First let’s examine what we’re starting with:
Before the Great Depression, manufacturers actually manufactured goods, which they then distibuted for a price. If a short economic slowdown occurred, the manufacturing plants just slowed down, but kept going for a while. As they became more and more efficient, and the economy slowed, they eventually built up overwhelming inventories and stopped manufacturing altogether and laid off their workers, thus decreasing demand and reinforcing the negative cycle.
Today, goods come from overseas, and we make our livings on computers or with service and retail jobs. Thus, everyone suffers quickly if there’s a serious slowdown, and it’d be far worse if we weren’t spending more on “defense” than the rest of the world combined.
There’s only one solution as far as I can see. The corporations are making record profits, computers are taking over more complex tasks every day, goods come from overseas, and they’re not buying themselves.
The corporations should pay us to shop.
Most of the stuff is pretty crappy anyway, so it’s not like they’d have to pay us much to shop for it; plus, it’ll break or be recalled, and we’ll have to take it back and get another one. I suppose we’d have to submit to a bit of advertising, but collectively we do a pretty good job of that as it is.

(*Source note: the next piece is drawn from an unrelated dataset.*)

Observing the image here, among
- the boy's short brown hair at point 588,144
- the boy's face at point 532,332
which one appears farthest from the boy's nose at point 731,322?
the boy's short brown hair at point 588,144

What’s television for, after all, if not to let us know when we’re doing a good job of shopping and when there’s something we’re not getting?
They wouldn’t even have to give us money, just credit cards. They already control and record most of what we buy, eat, wear, watch, and listen to. This would just make it official: the corporation as doting parent.
Think of the advertising campaigns this would generate. “Don’t worry, Mom, Viacom will take good care of your kids!’ “Hungry? Call ConAgra, she’s in the kitchen!’ “CNN: we’ll let you know if anything happens.’